[Text for analysis Boundary: Start]
A small investment, in mathematically convincing asset class, can be undertaken as a cost of learning. Believe me, psychological appeal will follow automatically. Volatility is the nature of investment

“Baat Sabki Tum Suno, Karo Wahi Jo Aaye Smajh Me Bhaaee.

Dosh Auron Ko Dene Se, Hota Nahin Nuksaan Ki Bharpaee.”

Translation: Listen to everyone, but do what makes sense to you, brother! Loss can never be compensated by blaming others

The above referred ‘Sutra’ appears to have been inspired by the following ‘Shloka’ from Rig Veda:

“Aano Bhadrah Kratavo Yantu Vishvatah.” (Rigveda – 1.89.1) (Let noble thoughts come to us from all directions.)

The Rigveda righty puts filter on incoming thoughts to be noble to be allowed in. But where is the sieve? What are the criteria?? Who calls the shots?

Pearls of wisdom are never prescriptive, they are descriptive. So, the sieve, the filter and the decision maker can’t be prescribed. They are specific to the very moment; hence, the uniqueness.

Let’s try to understand to what extent wisdom of Rigveda can be useful in the field of investment.

Open to all ideas:

An open and receptive mind is the first requirement to come out of inertia. As Newton’s first law of motion states, “An object at rest remains at rest, or if in motion, remains in motion at a constant velocity unless acted on by a net external force” so does the human mind act. It never wants to come out of the comfort zone. It goes the same way when it comes to investment decisions. We have people who love money and enjoy keeping more than the required amount in their cupboards; we have people who never want to come out of traditional financial products and then we have people who are enamoured of gold. It’s not that they have understood the asset classes and have taken a conscious decision to be in the asset they are in. It’s just metal inertia and opening minds for receiving different ideas and strategies that act on them like the ‘external force’ of Sir Isaac Newton.
[Text for analysis Boundary: End]
[Supplied data Boundary: Start]
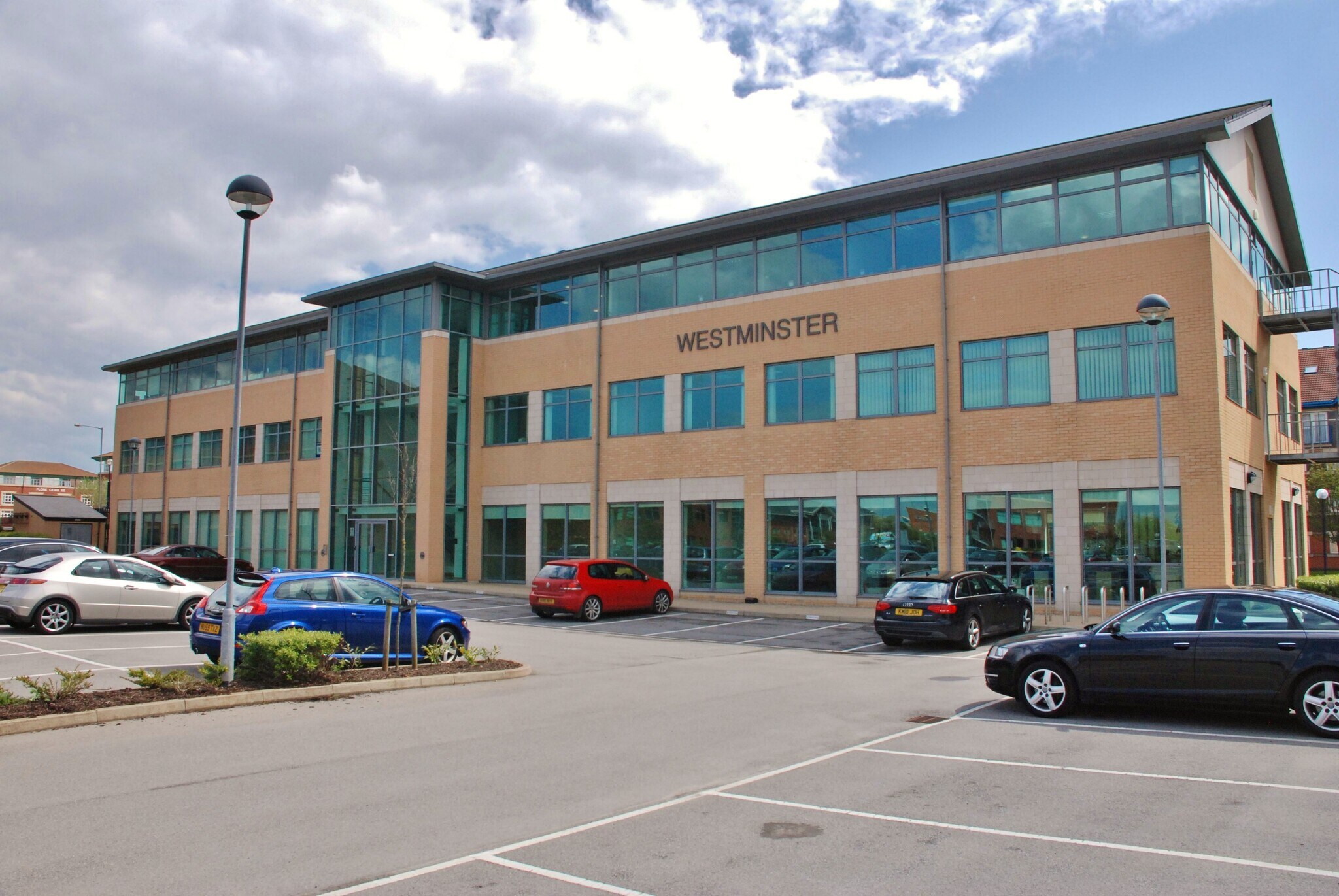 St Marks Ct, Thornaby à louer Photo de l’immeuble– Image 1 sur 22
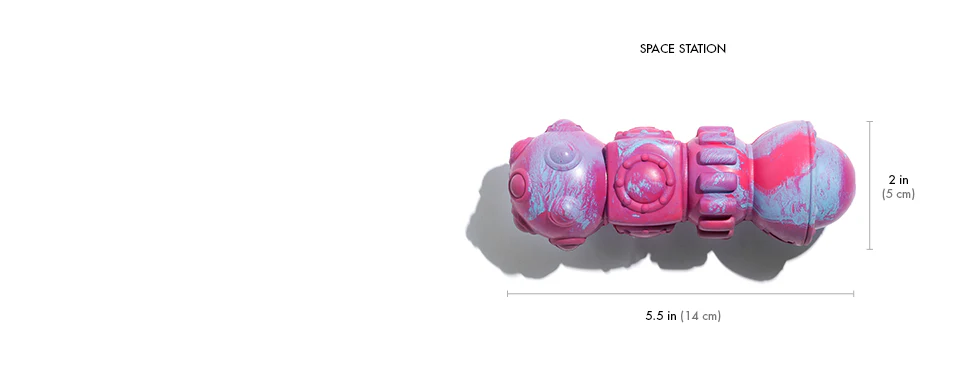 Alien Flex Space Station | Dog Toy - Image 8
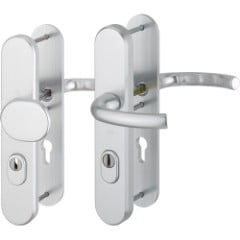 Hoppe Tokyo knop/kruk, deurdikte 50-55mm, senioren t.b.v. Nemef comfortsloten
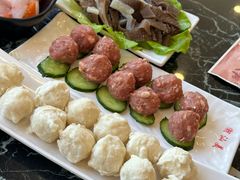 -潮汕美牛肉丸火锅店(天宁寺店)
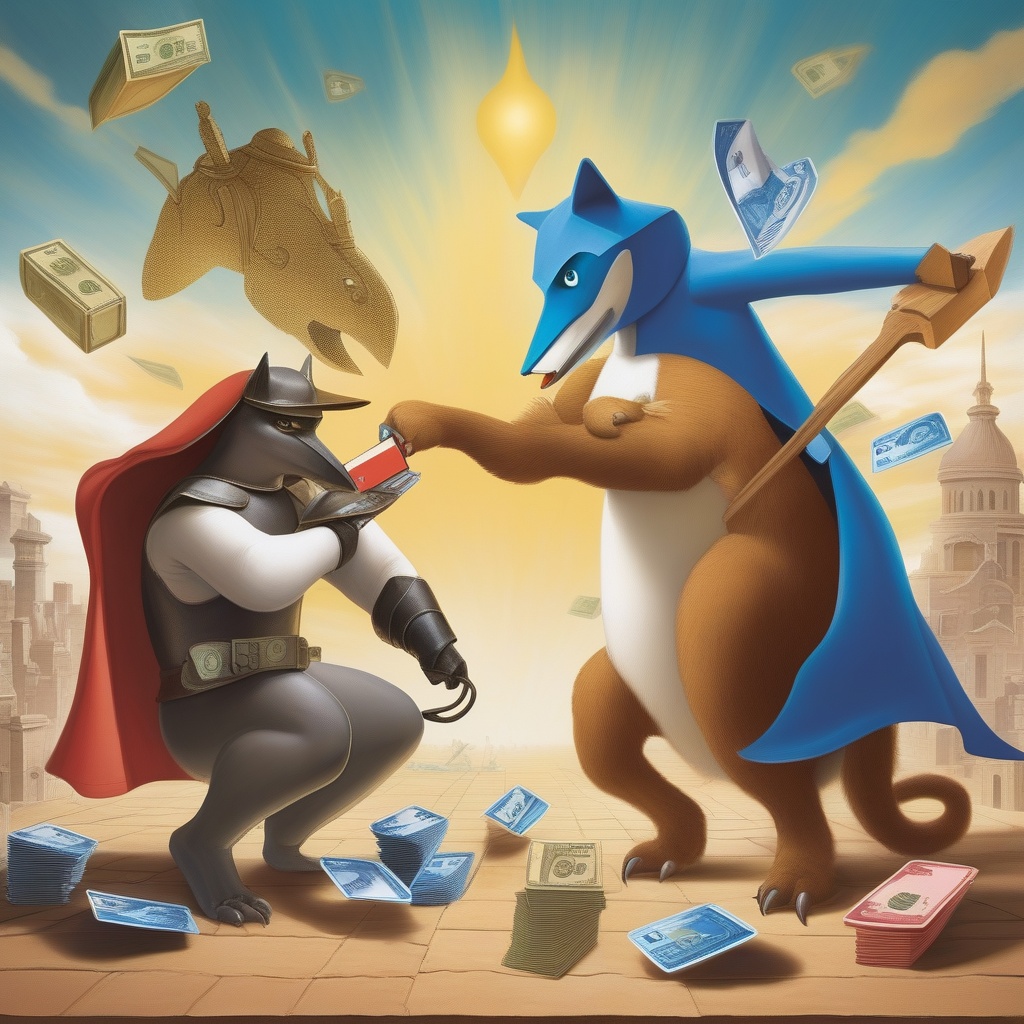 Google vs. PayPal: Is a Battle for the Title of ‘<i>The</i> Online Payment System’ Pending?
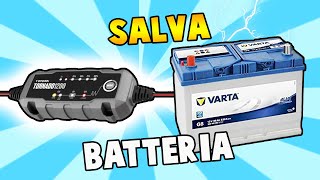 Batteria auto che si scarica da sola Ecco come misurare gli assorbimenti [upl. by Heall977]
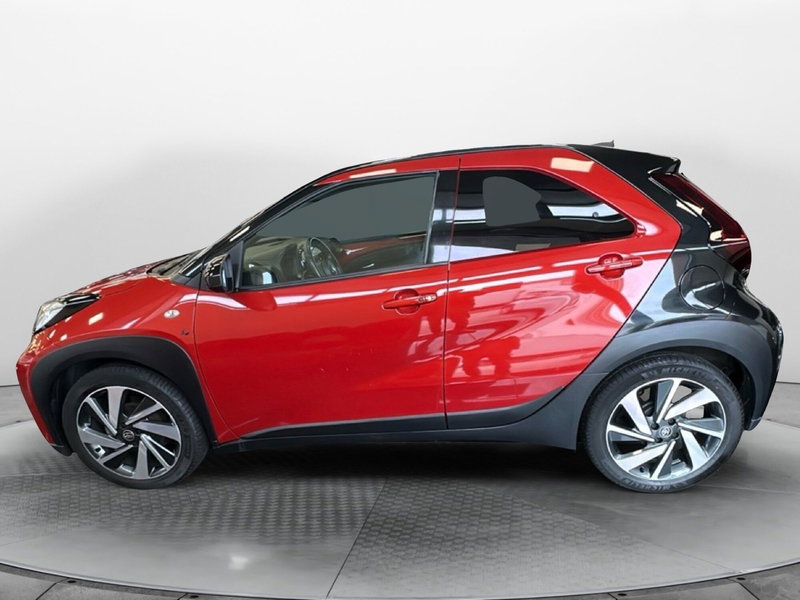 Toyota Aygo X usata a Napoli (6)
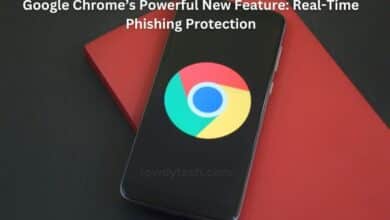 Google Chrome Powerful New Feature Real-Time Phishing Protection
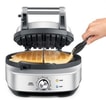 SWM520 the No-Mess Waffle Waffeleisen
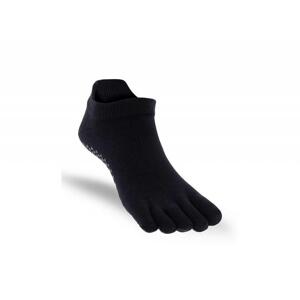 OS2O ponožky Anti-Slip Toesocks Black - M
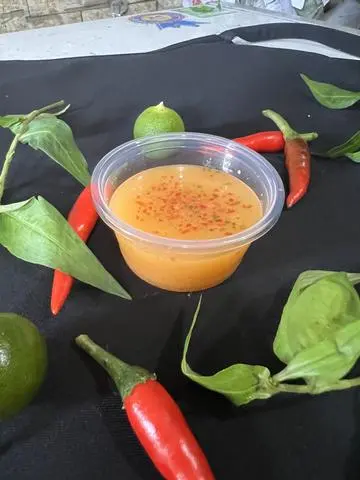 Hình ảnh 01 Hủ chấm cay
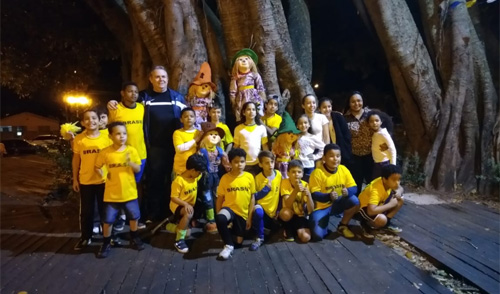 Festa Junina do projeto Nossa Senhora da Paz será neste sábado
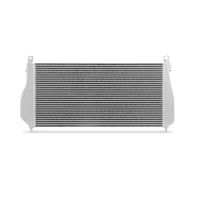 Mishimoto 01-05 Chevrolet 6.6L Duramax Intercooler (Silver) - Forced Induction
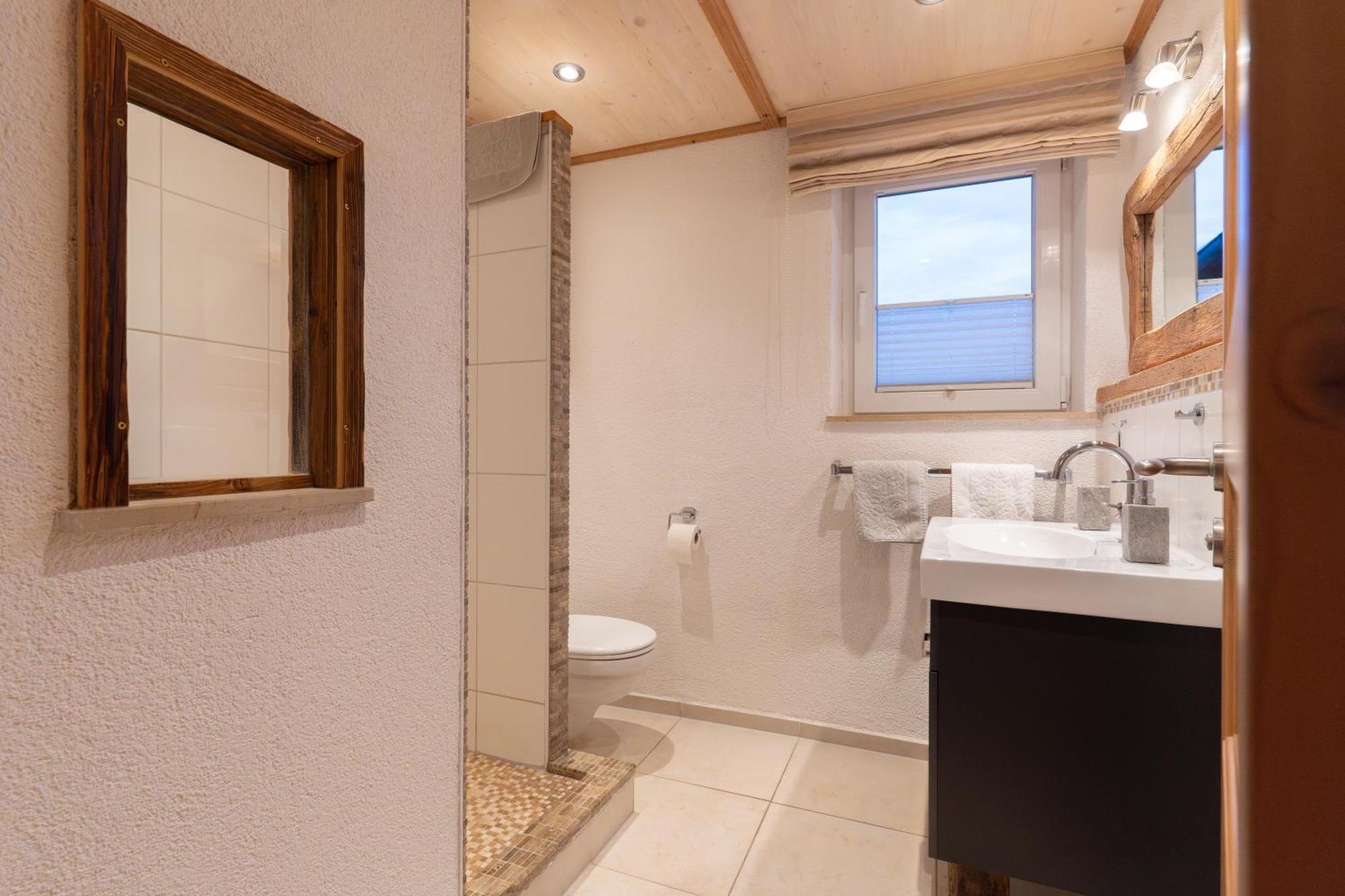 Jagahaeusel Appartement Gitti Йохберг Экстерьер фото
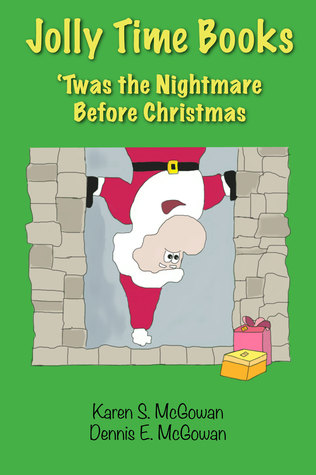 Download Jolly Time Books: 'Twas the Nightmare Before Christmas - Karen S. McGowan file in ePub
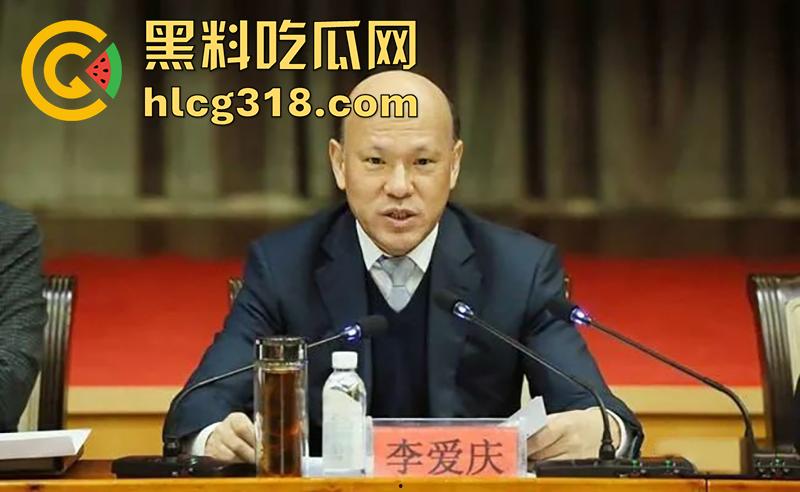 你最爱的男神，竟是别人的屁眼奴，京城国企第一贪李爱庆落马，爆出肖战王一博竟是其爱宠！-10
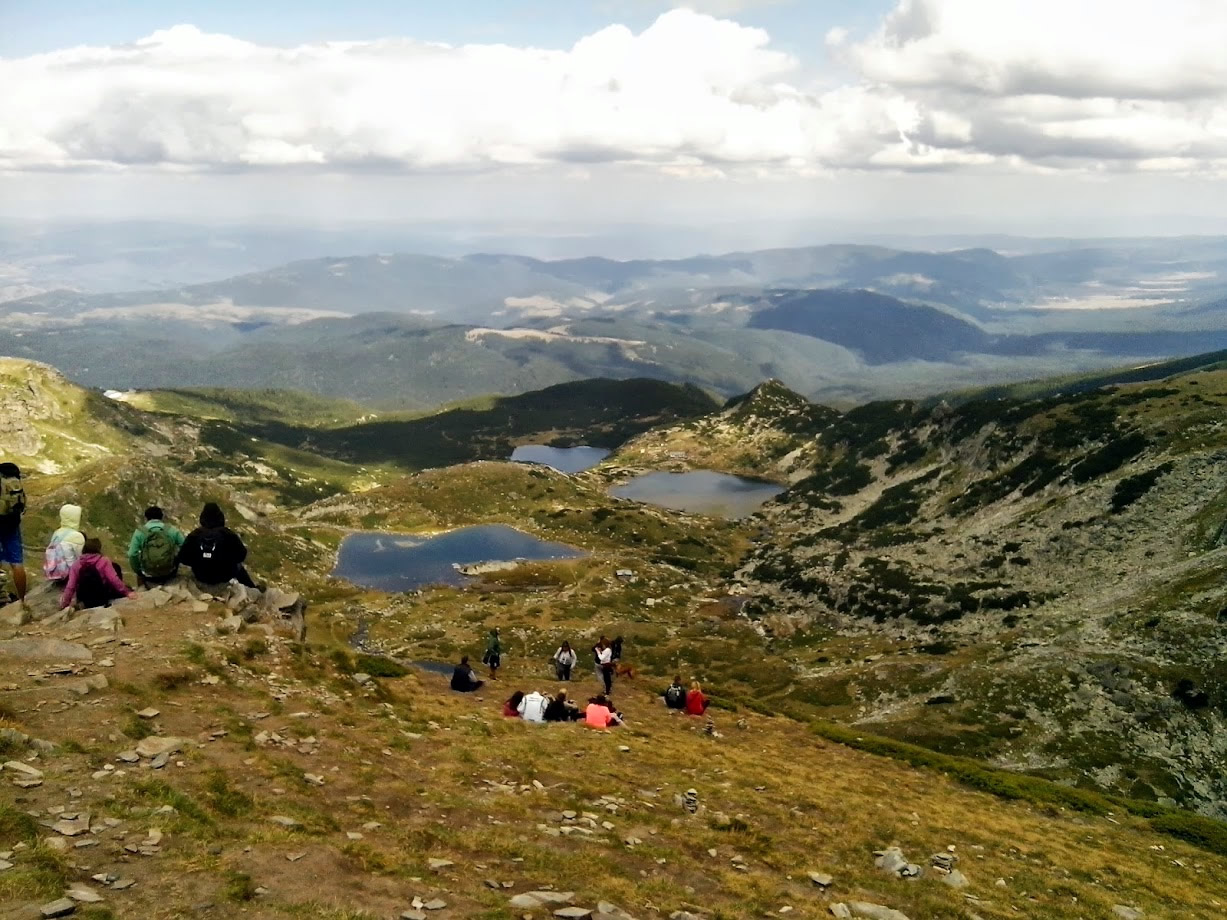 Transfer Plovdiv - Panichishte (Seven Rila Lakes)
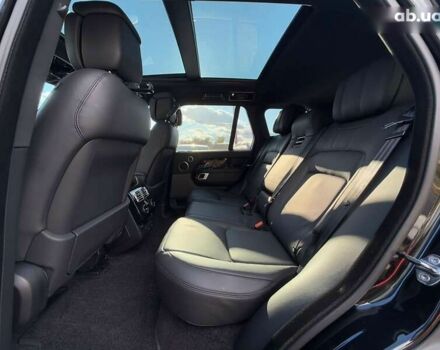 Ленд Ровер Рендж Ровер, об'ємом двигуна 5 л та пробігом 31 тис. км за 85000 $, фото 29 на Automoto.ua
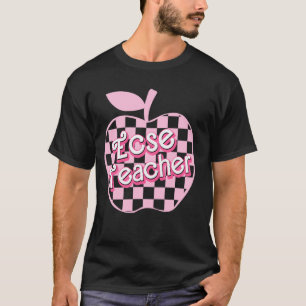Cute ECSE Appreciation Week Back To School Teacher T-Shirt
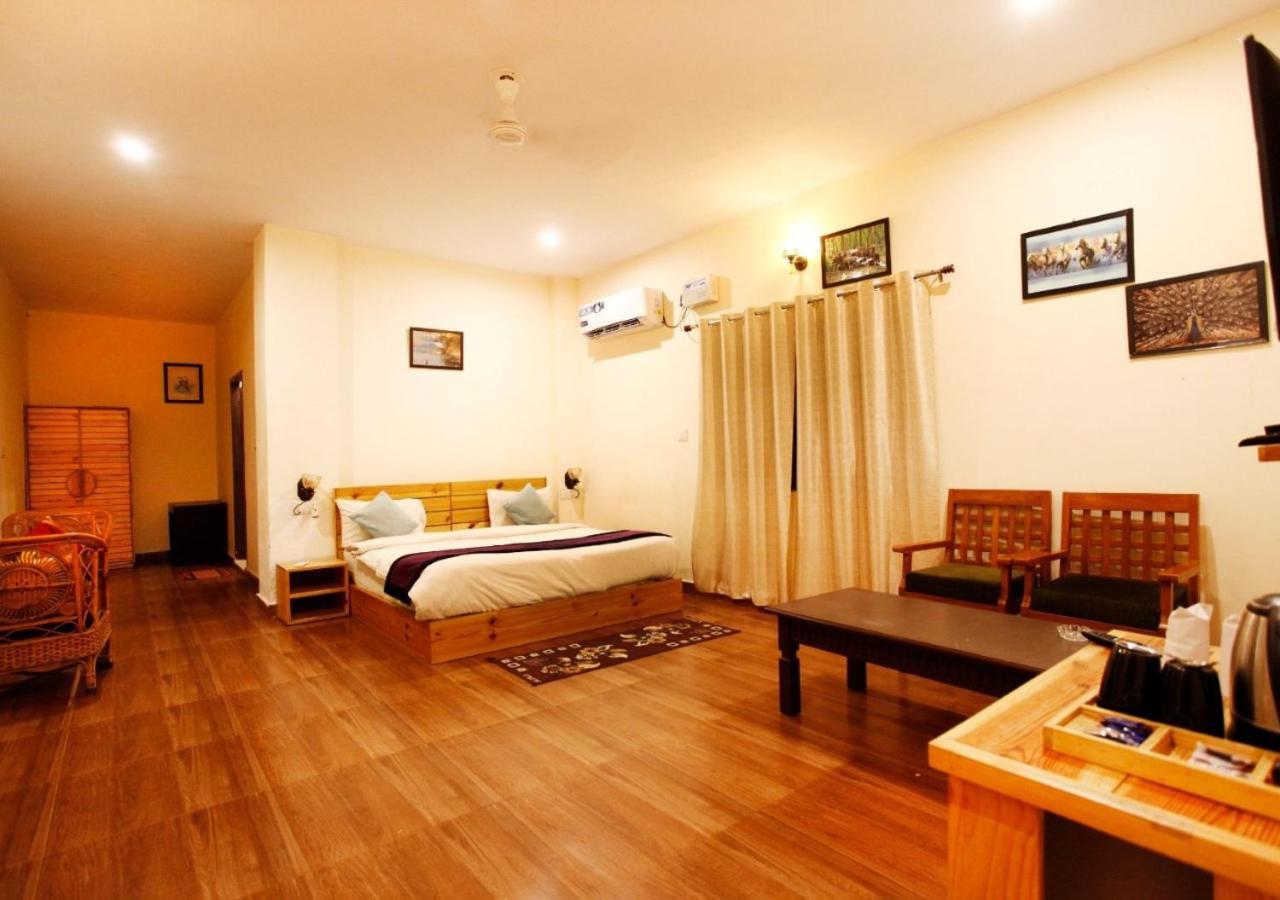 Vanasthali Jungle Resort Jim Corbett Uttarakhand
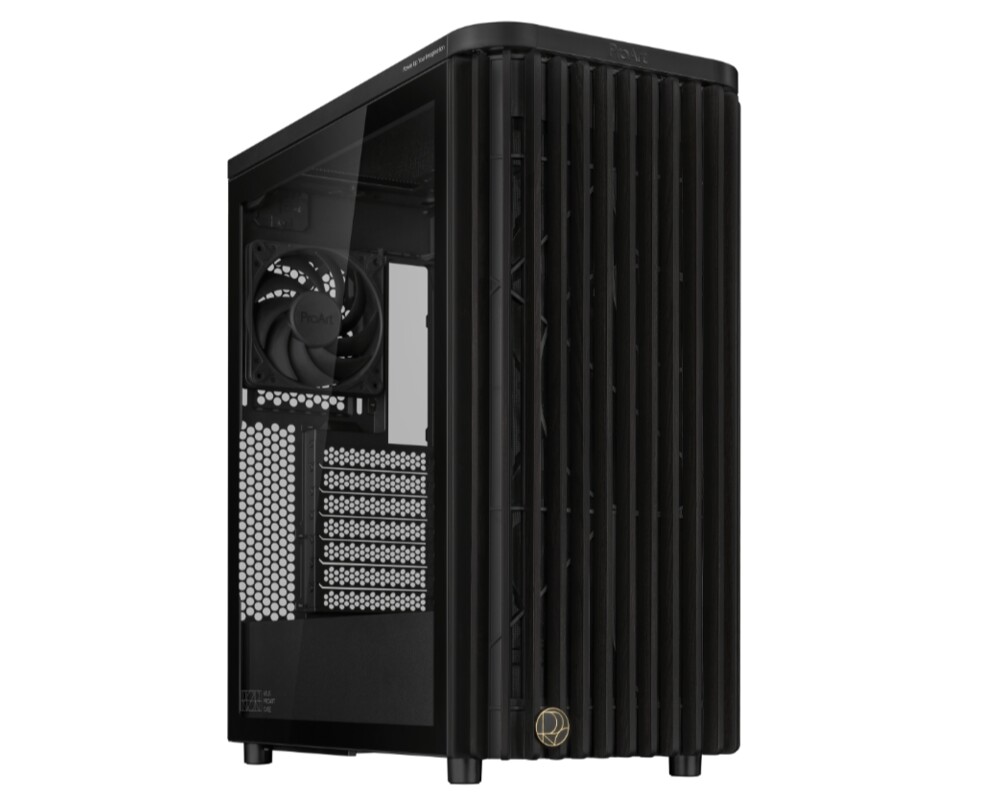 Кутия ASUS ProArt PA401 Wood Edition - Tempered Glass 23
[Supplied data Boundary: End]
◆ **Exercise aim**:
Quote the essay on investment and the Rigveda word for word, starting at "Dosh Auron Ko" and ending at "field of investment.". Work only from the essay on investment and the Rigveda.

◆ **The answer**:
Dosh Auron Ko Dene Se, Hota Nahin Nuksaan Ki Bharpaee.”

Translation: Listen to everyone, but do what makes sense to you, brother! Loss can never be compensated by blaming others

The above referred ‘Sutra’ appears to have been inspired by the following ‘Shloka’ from Rig Veda:

“Aano Bhadrah Kratavo Yantu Vishvatah.” (Rigveda – 1.89.1) (Let noble thoughts come to us from all directions.)

The Rigveda righty puts filter on incoming thoughts to be noble to be allowed in. But where is the sieve? What are the criteria?? Who calls the shots?

Pearls of wisdom are never prescriptive, they are descriptive. So, the sieve, the filter and the decision maker can’t be prescribed. They are specific to the very moment; hence, the uniqueness.

Let’s try to understand to what extent wisdom of Rigveda can be useful in the field of investment.